▶ **AVAILABLE DATA**:
----------

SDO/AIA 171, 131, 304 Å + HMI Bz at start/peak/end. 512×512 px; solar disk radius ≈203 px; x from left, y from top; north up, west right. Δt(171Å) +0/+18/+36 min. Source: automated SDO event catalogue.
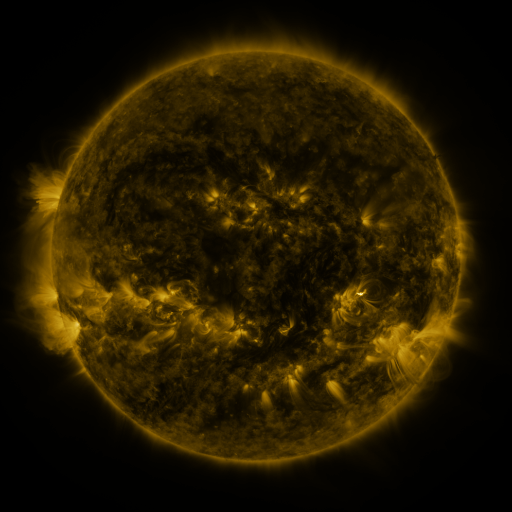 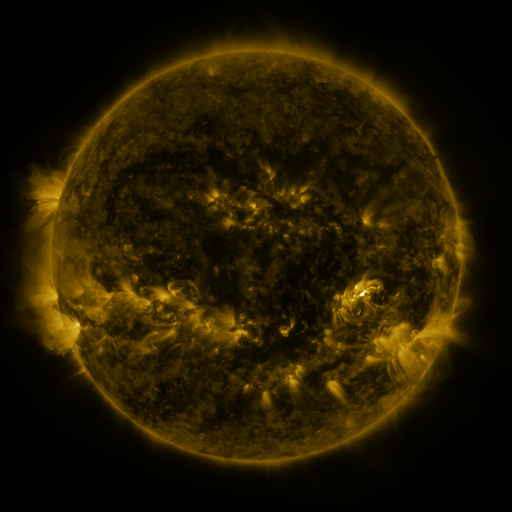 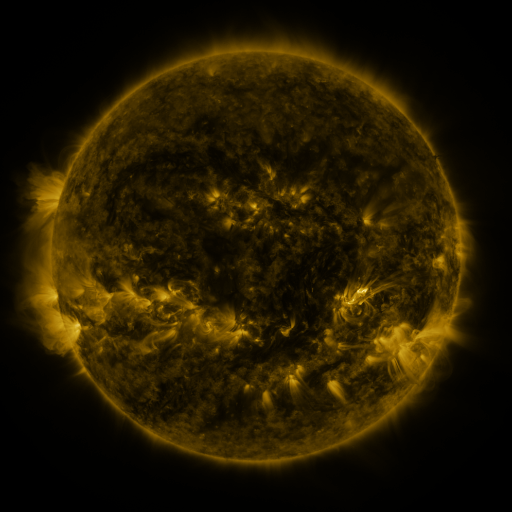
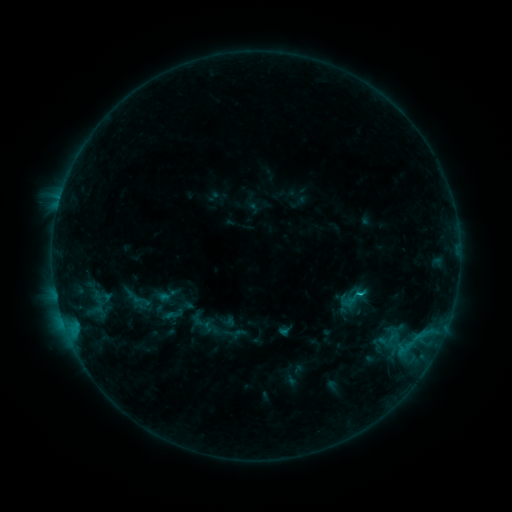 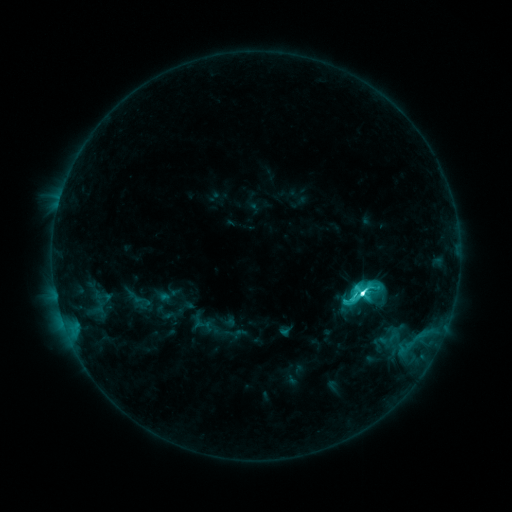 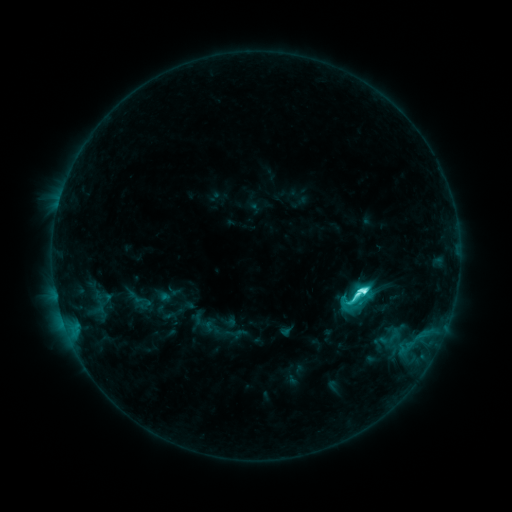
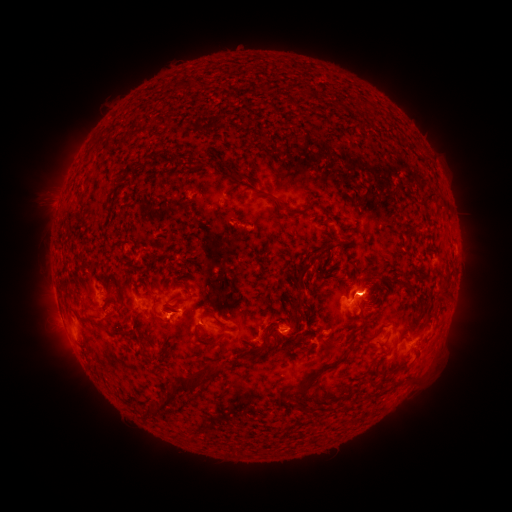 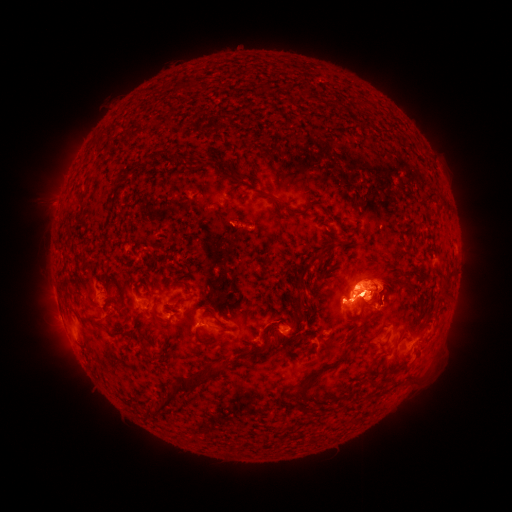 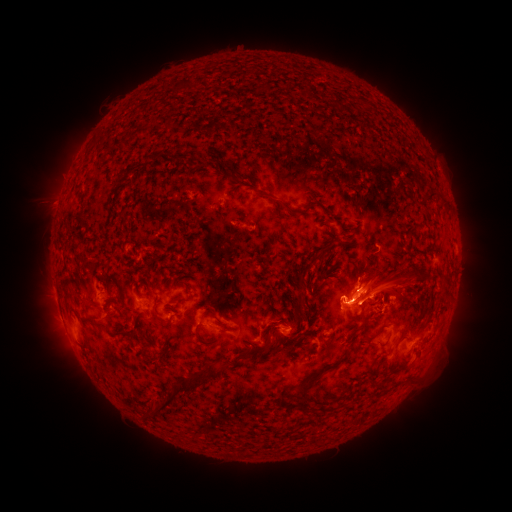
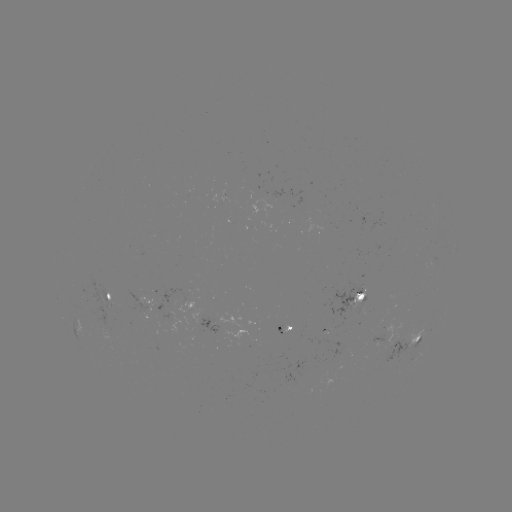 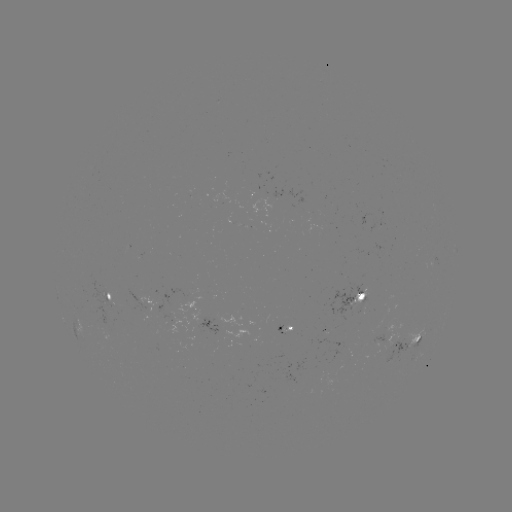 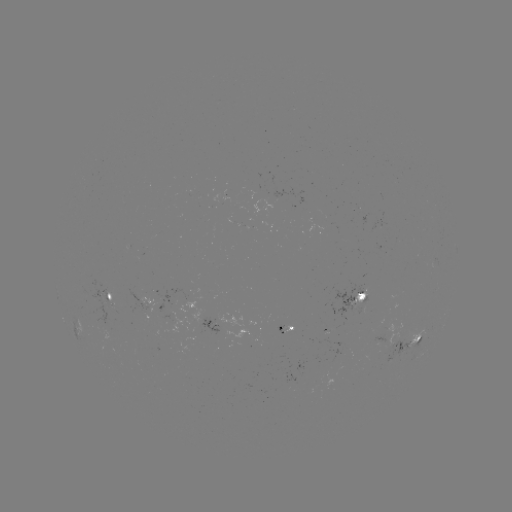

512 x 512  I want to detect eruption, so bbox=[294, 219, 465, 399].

----------

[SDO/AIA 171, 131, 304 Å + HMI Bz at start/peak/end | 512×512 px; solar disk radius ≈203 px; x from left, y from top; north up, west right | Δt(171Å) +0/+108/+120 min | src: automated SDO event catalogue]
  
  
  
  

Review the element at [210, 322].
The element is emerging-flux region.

----------

▶ **PROBLEM STATEMENT**:
Rewrite the records as a numbered list, starting at the line that contains "SDO/AIA 171, 131, 304 Å + HMI Bz at start/peak/end." and ending after the line that contains "219, 465, 399].". Skip blank lines and leave the pictures out.

▶ **REPLY TO THE EXERCISE**:
1. SDO/AIA 171, 131, 304 Å + HMI Bz at start/peak/end. 512×512 px; solar disk radius ≈203 px; x from left, y from top; north up, west right. Δt(171Å) +0/+18/+36 min. Source: automated SDO event catalogue.
2. 512 x 512  I want to detect eruption, so bbox=[294, 219, 465, 399].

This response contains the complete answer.